Please turn the lines of the records below into a JSON list of strings with one string per line and no blank lines, beginning at the line containing "What amount of space" and continuing through the line containing "0.92 meters".

------------------------------

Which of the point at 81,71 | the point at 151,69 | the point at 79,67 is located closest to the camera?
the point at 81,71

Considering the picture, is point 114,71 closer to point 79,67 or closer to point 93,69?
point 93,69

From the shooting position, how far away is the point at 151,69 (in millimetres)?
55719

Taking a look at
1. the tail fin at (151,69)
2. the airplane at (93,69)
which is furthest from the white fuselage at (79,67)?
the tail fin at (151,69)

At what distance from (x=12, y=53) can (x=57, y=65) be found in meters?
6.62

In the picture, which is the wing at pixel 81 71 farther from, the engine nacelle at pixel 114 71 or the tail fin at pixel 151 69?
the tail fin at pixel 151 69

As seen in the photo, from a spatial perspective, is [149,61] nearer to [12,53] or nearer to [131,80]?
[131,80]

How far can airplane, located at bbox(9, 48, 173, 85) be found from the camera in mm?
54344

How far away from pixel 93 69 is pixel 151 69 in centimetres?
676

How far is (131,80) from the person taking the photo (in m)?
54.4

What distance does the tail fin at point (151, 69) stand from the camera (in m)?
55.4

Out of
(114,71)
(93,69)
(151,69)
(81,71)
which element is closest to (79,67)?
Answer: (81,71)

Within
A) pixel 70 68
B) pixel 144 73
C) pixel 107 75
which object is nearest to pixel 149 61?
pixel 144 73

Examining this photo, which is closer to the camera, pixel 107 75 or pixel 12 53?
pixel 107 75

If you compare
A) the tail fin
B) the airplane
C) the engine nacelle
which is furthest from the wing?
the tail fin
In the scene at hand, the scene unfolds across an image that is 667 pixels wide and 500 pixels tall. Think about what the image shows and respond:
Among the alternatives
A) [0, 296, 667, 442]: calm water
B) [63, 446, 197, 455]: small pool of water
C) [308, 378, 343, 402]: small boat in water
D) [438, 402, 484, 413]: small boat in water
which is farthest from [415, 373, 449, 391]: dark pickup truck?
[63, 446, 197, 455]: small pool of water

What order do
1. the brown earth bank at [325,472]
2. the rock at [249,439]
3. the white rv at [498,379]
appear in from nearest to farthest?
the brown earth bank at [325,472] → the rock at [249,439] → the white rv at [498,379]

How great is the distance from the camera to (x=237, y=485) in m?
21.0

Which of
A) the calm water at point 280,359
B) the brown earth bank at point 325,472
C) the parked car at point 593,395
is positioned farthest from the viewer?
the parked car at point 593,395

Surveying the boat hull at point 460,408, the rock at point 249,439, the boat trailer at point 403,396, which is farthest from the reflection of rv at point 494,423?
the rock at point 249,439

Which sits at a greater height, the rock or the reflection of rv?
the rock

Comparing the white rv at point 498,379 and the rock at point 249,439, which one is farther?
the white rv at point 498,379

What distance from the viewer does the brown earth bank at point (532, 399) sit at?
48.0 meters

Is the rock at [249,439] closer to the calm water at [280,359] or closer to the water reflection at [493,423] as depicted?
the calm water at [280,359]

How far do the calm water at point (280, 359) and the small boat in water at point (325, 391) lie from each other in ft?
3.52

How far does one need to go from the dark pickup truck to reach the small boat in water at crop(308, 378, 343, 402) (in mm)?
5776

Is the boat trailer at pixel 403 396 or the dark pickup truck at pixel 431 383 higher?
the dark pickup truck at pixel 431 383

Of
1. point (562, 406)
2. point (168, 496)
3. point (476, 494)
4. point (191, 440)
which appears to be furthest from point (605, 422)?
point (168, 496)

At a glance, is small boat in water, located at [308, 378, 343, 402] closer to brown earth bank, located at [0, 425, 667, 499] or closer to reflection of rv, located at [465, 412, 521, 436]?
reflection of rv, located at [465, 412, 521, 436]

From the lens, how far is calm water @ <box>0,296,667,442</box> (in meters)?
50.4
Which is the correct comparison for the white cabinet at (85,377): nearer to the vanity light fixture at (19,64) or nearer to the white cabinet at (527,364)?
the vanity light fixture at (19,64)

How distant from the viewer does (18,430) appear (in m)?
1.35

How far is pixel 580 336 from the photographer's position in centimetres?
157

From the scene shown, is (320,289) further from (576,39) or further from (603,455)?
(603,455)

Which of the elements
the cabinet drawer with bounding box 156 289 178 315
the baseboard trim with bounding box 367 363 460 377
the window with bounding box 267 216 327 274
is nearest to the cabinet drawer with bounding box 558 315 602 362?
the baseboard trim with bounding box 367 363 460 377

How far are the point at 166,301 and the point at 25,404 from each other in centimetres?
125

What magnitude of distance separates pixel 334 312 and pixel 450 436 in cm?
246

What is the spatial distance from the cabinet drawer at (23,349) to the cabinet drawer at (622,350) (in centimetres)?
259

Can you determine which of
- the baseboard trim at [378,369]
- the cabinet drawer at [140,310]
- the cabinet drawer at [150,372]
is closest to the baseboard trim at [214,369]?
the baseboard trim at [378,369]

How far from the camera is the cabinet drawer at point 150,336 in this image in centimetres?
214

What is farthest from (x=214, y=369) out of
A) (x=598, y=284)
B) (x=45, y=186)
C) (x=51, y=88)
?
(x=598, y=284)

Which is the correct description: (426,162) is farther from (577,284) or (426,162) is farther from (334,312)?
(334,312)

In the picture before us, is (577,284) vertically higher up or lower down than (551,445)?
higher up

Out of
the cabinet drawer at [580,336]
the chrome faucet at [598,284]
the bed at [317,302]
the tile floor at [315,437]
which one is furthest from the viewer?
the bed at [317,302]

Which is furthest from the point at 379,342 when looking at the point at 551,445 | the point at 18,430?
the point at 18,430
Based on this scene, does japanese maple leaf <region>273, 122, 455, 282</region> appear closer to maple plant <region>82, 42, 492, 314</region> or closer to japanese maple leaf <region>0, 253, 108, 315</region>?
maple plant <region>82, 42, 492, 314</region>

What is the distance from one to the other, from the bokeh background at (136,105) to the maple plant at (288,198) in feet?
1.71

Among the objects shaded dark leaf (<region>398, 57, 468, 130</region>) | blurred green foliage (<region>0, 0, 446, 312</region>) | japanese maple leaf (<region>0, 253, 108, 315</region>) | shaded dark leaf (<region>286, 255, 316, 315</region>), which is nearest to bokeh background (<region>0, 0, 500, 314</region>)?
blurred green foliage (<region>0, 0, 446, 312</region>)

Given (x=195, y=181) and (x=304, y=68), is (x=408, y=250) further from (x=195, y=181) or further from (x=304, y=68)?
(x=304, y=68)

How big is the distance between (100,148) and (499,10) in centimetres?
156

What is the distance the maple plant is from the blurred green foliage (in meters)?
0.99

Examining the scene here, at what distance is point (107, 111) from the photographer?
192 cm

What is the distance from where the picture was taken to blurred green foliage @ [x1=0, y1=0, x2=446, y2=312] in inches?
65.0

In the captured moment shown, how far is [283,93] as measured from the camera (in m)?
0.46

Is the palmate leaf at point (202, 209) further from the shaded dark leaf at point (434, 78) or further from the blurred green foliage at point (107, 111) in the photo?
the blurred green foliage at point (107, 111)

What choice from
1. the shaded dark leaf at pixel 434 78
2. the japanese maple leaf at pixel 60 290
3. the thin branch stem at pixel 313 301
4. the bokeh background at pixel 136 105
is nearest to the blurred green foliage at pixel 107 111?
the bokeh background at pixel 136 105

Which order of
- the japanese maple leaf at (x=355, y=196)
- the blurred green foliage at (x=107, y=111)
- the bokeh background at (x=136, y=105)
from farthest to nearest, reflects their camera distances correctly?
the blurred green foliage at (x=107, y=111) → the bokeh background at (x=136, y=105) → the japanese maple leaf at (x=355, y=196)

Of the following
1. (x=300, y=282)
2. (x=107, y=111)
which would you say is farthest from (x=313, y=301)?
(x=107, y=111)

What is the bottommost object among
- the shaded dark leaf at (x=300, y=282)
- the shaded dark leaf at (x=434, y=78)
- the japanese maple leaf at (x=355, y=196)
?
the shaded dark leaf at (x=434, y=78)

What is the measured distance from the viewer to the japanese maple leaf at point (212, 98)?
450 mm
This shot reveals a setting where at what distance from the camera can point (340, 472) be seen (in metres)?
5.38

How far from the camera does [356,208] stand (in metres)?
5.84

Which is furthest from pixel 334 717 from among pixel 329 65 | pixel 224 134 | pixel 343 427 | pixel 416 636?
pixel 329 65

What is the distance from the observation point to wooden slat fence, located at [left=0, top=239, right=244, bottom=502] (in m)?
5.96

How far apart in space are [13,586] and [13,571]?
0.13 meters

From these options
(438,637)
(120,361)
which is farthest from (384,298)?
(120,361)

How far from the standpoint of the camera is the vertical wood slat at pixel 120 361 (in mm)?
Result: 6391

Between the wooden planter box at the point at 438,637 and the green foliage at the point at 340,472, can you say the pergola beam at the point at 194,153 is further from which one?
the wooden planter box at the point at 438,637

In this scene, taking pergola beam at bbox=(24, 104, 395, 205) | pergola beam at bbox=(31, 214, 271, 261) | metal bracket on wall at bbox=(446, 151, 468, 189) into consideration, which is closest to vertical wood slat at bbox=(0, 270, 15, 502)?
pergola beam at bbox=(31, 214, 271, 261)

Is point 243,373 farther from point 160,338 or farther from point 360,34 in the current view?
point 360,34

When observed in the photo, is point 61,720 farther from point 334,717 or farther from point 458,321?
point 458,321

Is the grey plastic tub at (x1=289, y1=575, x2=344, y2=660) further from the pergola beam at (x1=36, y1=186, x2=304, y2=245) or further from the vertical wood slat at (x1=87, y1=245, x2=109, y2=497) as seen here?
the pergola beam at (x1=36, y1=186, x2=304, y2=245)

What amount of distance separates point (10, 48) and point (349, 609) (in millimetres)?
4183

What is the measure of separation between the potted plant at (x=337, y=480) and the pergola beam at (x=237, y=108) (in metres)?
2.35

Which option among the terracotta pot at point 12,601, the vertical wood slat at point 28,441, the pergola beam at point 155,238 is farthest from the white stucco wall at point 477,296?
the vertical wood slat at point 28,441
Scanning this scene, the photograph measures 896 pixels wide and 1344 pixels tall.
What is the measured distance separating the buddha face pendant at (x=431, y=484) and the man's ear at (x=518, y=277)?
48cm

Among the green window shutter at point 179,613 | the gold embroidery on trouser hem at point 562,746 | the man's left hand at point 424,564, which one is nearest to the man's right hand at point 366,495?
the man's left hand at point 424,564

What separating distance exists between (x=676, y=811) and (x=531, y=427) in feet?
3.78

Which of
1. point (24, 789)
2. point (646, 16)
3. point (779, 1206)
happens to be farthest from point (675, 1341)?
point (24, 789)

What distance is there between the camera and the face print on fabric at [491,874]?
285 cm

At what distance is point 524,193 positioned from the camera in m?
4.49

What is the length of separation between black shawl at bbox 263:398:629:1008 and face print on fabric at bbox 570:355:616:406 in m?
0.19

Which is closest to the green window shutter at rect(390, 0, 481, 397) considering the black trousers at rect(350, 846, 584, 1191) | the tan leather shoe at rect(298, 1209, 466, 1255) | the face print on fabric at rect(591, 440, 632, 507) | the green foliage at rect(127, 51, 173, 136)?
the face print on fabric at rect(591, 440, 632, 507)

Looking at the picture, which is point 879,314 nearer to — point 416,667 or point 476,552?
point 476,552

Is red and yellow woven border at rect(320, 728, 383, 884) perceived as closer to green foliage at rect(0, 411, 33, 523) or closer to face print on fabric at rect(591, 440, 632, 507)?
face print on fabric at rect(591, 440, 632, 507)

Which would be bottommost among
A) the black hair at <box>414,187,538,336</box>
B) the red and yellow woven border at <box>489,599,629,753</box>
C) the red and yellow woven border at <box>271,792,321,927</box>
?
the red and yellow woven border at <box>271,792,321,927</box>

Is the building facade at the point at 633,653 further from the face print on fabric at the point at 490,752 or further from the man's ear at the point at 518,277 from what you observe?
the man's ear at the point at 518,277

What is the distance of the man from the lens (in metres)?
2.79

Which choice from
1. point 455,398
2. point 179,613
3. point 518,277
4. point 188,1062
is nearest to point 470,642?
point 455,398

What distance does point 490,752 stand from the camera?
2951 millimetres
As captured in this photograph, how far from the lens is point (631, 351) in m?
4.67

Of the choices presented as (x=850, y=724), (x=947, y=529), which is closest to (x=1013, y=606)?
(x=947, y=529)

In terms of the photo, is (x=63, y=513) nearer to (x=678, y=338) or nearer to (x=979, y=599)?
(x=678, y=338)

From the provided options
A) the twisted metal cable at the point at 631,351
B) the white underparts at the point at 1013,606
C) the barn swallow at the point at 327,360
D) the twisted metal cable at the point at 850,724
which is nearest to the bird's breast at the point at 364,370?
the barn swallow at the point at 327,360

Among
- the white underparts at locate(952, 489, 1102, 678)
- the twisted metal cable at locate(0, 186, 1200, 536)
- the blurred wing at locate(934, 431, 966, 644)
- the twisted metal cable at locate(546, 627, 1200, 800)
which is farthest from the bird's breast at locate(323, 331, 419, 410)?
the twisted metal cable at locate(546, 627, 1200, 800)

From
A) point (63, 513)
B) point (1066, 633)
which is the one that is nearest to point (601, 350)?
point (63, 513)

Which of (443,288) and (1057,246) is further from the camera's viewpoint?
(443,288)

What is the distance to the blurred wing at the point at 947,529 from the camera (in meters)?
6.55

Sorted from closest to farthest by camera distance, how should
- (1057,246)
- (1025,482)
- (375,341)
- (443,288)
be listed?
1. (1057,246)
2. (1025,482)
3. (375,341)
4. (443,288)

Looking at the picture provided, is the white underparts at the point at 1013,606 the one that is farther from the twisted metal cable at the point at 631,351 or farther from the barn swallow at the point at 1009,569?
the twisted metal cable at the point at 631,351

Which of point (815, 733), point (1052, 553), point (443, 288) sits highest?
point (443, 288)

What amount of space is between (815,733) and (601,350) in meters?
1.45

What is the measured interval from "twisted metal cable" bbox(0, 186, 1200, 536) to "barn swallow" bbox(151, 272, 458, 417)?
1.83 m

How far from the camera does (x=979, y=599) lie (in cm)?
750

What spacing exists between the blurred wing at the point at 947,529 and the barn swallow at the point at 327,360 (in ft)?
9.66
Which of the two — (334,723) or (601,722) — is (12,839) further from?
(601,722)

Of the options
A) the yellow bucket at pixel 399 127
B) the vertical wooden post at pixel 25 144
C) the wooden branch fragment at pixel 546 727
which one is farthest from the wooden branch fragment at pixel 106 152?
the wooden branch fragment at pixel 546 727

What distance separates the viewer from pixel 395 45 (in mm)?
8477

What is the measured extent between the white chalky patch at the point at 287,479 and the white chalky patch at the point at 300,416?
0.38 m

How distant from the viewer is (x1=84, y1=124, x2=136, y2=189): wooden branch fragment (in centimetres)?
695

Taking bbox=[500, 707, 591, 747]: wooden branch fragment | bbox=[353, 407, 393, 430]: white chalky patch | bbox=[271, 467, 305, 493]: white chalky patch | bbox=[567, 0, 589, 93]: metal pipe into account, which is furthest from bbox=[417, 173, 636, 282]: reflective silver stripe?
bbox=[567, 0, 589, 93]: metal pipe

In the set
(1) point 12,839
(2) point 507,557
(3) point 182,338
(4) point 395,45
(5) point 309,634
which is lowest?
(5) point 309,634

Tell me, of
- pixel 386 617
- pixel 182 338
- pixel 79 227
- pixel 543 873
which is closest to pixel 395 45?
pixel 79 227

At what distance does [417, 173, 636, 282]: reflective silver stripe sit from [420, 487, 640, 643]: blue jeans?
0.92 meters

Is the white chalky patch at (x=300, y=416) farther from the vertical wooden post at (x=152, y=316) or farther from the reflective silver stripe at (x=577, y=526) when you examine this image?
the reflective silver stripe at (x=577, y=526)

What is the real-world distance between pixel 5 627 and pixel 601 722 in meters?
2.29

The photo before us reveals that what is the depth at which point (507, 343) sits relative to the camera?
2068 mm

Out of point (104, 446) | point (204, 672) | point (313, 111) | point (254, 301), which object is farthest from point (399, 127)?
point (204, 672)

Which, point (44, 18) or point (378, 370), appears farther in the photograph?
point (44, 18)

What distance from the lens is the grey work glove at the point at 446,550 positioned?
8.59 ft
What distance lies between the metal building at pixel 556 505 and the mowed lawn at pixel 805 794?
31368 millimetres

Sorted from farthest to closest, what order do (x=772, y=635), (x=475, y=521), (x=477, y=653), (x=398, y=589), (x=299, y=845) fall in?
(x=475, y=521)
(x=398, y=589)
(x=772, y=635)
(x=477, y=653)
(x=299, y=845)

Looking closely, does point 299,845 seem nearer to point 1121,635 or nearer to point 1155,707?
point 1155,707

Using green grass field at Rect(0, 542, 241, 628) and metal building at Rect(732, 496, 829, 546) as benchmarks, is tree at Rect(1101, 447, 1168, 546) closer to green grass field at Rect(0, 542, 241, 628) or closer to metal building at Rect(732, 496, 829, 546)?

------------------------------

• [Reply]
[
  "What amount of space is between (815,733) and (601,350) in meters?",
  "1.45",
  "What is the measured interval from \"twisted metal cable\" bbox(0, 186, 1200, 536) to \"barn swallow\" bbox(151, 272, 458, 417)?",
  "1.83 m",
  "How far from the camera does (x=979, y=599) lie (in cm)?",
  "750",
  "What spacing exists between the blurred wing at the point at 947,529 and the barn swallow at the point at 327,360 (in ft)?",
  "9.66",
  "Which of the two — (334,723) or (601,722) — is (12,839) further from?",
  "(601,722)",
  "Of the options",
  "A) the yellow bucket at pixel 399 127",
  "B) the vertical wooden post at pixel 25 144",
  "C) the wooden branch fragment at pixel 546 727",
  "which one is farthest from the wooden branch fragment at pixel 106 152?",
  "the wooden branch fragment at pixel 546 727",
  "What distance separates the viewer from pixel 395 45 (in mm)?",
  "8477",
  "What is the measured extent between the white chalky patch at the point at 287,479 and the white chalky patch at the point at 300,416?",
  "0.38 m",
  "How distant from the viewer is (x1=84, y1=124, x2=136, y2=189): wooden branch fragment (in centimetres)?",
  "695",
  "Taking bbox=[500, 707, 591, 747]: wooden branch fragment | bbox=[353, 407, 393, 430]: white chalky patch | bbox=[271, 467, 305, 493]: white chalky patch | bbox=[567, 0, 589, 93]: metal pipe into account, which is furthest from bbox=[417, 173, 636, 282]: reflective silver stripe?",
  "bbox=[567, 0, 589, 93]: metal pipe",
  "In the set",
  "(1) point 12,839",
  "(2) point 507,557",
  "(3) point 182,338",
  "(4) point 395,45",
  "(5) point 309,634",
  "which is lowest?",
  "(5) point 309,634",
  "Tell me, of",
  "- pixel 386 617",
  "- pixel 182 338",
  "- pixel 79 227",
  "- pixel 543 873",
  "which is closest to pixel 395 45?",
  "pixel 79 227",
  "At what distance does [417, 173, 636, 282]: reflective silver stripe sit from [420, 487, 640, 643]: blue jeans?",
  "0.92 meters"
]